** BEGIN Supplied records **

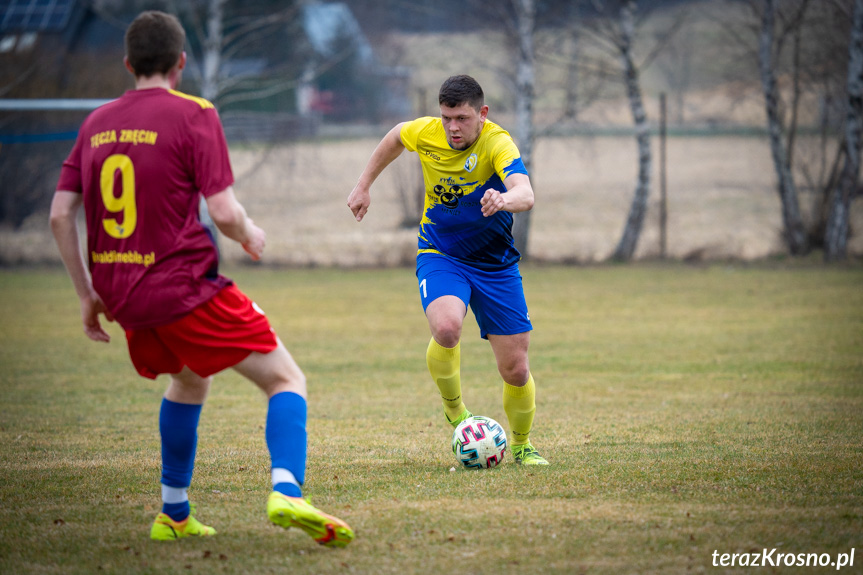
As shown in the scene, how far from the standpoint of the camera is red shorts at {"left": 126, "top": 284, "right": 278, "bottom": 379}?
3156mm

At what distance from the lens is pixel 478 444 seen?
4727mm

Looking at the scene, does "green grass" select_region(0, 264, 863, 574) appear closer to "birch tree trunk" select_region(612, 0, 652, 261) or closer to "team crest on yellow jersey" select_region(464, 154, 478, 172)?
"team crest on yellow jersey" select_region(464, 154, 478, 172)

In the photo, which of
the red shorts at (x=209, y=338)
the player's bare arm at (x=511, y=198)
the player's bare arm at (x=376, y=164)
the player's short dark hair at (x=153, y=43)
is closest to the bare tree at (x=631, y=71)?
the player's bare arm at (x=376, y=164)

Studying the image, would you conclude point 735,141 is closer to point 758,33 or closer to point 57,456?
point 758,33

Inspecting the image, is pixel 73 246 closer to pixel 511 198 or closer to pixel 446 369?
pixel 511 198

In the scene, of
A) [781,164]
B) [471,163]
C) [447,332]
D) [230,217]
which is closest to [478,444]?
[447,332]

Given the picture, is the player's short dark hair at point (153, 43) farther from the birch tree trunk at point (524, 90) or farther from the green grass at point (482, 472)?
the birch tree trunk at point (524, 90)

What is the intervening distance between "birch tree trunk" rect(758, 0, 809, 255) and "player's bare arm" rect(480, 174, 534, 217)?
14.3 meters

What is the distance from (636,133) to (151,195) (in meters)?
15.2

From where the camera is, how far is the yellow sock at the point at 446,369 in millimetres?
4934

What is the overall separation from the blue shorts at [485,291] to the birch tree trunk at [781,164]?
1380 cm

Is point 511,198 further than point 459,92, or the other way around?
point 459,92

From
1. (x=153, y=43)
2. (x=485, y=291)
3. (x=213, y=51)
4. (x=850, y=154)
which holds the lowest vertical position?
(x=485, y=291)

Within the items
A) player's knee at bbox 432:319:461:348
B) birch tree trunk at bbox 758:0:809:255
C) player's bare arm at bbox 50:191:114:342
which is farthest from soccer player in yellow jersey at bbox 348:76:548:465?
birch tree trunk at bbox 758:0:809:255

** END Supplied records **

▸ What is needed: Rewrite all the rows above with "green grass" swapped for "lawn" and everything else left unchanged. Omit the pictures.

▸ Worked solution:
As shown in the scene, how far from the standpoint of the camera is red shorts at {"left": 126, "top": 284, "right": 278, "bottom": 379}?
3156mm

At what distance from the lens is pixel 478 444 seen?
4727mm

Looking at the scene, does "lawn" select_region(0, 264, 863, 574) appear closer to "birch tree trunk" select_region(612, 0, 652, 261) or closer to "team crest on yellow jersey" select_region(464, 154, 478, 172)?
"team crest on yellow jersey" select_region(464, 154, 478, 172)

In the photo, which of
the red shorts at (x=209, y=338)
the player's bare arm at (x=511, y=198)
the player's bare arm at (x=376, y=164)
the player's short dark hair at (x=153, y=43)
is closest to the bare tree at (x=631, y=71)?
the player's bare arm at (x=376, y=164)

Studying the image, would you conclude point 735,141 is closer to point 758,33 or closer to point 57,456?
point 758,33

Inspecting the image, is pixel 73 246 closer to pixel 511 198 or closer to pixel 446 369?
pixel 511 198

In the scene, of
A) [781,164]
B) [471,163]
C) [447,332]
D) [230,217]
which is closest to [478,444]?
[447,332]

Given the picture, is the player's short dark hair at point (153, 43) farther from the birch tree trunk at point (524, 90) or farther from the lawn at point (482, 472)?
the birch tree trunk at point (524, 90)

What is the intervening distance between "birch tree trunk" rect(758, 0, 809, 255) and "player's bare arm" rect(480, 174, 534, 217)?
14.3 meters

What is the distance from (636,133) to (151,195) (in meters)?
15.2

From where the camera is, how far is the yellow sock at the point at 446,369 in millimetres?
4934

What is the overall separation from the blue shorts at [485,291] to the birch tree trunk at [781,164]?
1380 cm

Is point 511,198 further than point 459,92, or the other way around?
point 459,92

From
1. (x=153, y=43)
2. (x=485, y=291)
3. (x=213, y=51)
4. (x=850, y=154)
which holds the lowest vertical position?
(x=485, y=291)

Within the items
A) player's knee at bbox 432:319:461:348
B) birch tree trunk at bbox 758:0:809:255
C) player's bare arm at bbox 50:191:114:342
which is farthest from soccer player in yellow jersey at bbox 348:76:548:465?
birch tree trunk at bbox 758:0:809:255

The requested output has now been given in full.